In June 2016, Samoura made the surprising switch to football administration, becoming the first female secretary general of the world governing body. While some commentators mutter that she lacks experience in soccer, wielding her earlier experience could be crucial to reforming a change-resistant organisation.

FIFA’s statement announcing Samoura’s appointment hints at the diplomatic balance that she must strike, insisting that Samoura and her team will “work in a spirit of partnership with President Ahmad and his team in several areas” and highlighting the role of Ahmad in seeking FIFA’s expertise to accelerate the reform process. The renewal of Samoura’s six-month term will be dependent on the agreement of both organisations. 

“There’s a strong potential, with any organisation, that any external or new change agent tasked with improving governance and oversight will face some type of adversity and some challenges,” says Dale Sheehan, director of capacity building and education in the Sport Integrity Unit at the International Centre for Sport Security.

“Clearly there has to be a strong roadmap to success and with that comes communication and trust. What’s essential is outreach and partnership, not trying to impose change on someone, but to work together and realise you can’t do it in an arbitrary fashion. That said there’s going to be some resistors… some people like the status quo and don’t want to change.”

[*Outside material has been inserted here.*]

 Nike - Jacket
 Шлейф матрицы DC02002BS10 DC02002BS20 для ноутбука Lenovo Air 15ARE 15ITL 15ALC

Key to the process will be the forensic audit, the conclusions of which could help create a roadmap for future reform at an organisation long dogged by corruption concerns.

“An audit gives you a starting point… its open and transparent and lays out a roadmap. It gives the body coming in the power to say here’s some things that were identified, let’s work together to try and achieve this,” says Sheehan, who previously worked at Interpol with FIFA to combat match fixing in football.

Fix yourself

While critics say the move amounts to executive overreach from FIFA, there remains a widespread feeling that CAF has passed over opportunities to reform itself. Ahmad was reported in March to FIFA’s ethics committee for alleged corruption and harassment by CAF general secretary Amr Fahmy, who was then fired, according to Reuters. The ethics committee investigation is still ongoing. 

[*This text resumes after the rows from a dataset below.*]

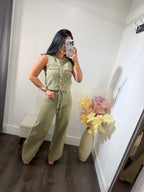 Set Denim María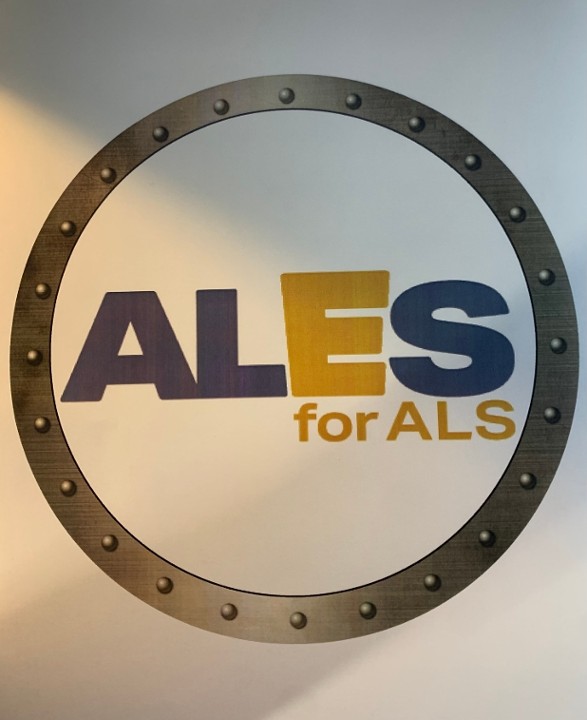 10 - Ales for ALS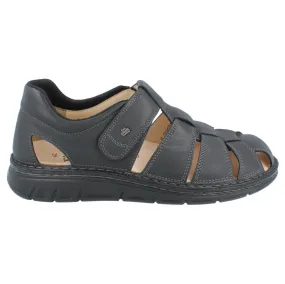 Finn Comfort Copan-S Leather Men's Sandals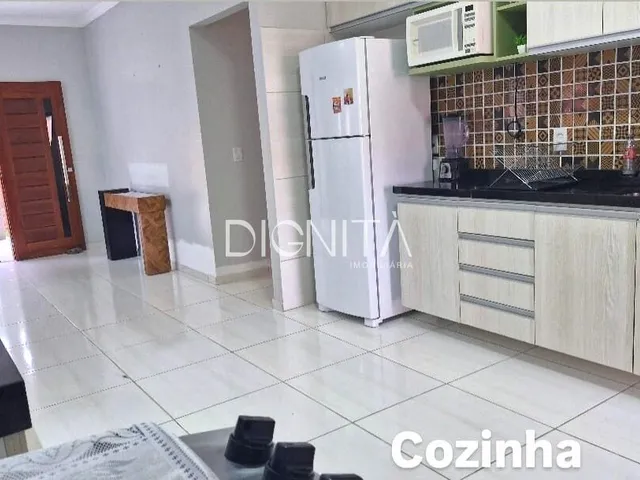 Imagem 6: CASA PLANA À VENDA NA TAPERA – AQUIRAZ | TERRENO DE 825M²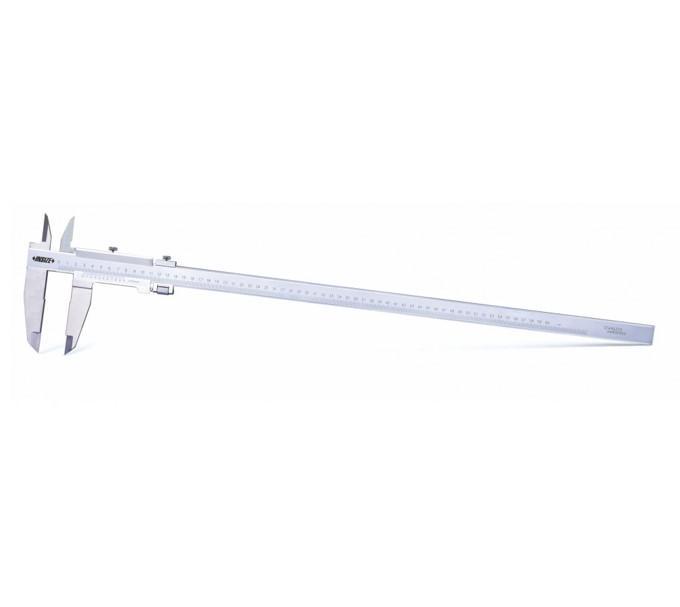 INSIZE IN-1210-614 คาลิเปอร์เวอร์เนียร์ (0 ถึง 600mm)-photo0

In July, Hasan Bility, a Liberian CAF executive committee member for the last two years, released a media statement saying that he would ask the Swiss-based Court of Arbitration for Sport to declare invalid Samoura’s appointment. Instead of the “poorly conceptualised” agreement, he said that Ahmad must resign.

In the same week, Bility was himself banned from the game for 10 years by FIFA’s Ethics Committee following an investigation into the finances of the Liberian Football Association. FIFA said that Bility was “guilty of having misappropriated FIFA funds as well as having received benefits and found himself in situations of conflict of interest, in violation of the FIFA Code of Ethics.”

While Maradas expresses disquiet over the appointment of Samoura, he points to the failure of leadership to solve CAF’s problems.

“If they are mature enough and have a competent leadership they will fight back and tell FIFA we don’t need this, we will find a way of solving our own problems. But can Ahmad do that? Is he strong enough? I really don’t know.”

CAF, he says, must reform itself.

“There are people there who need to be removed and allow competent people to get in and solve things. If CAF are brave enough they will say OK, we have an issue here, we can change ourselves and reinvent things. CAF is not a young institution, it was set up in 1957. If in 62 years you are incapable of solving your own problems, you are a failed person in life.”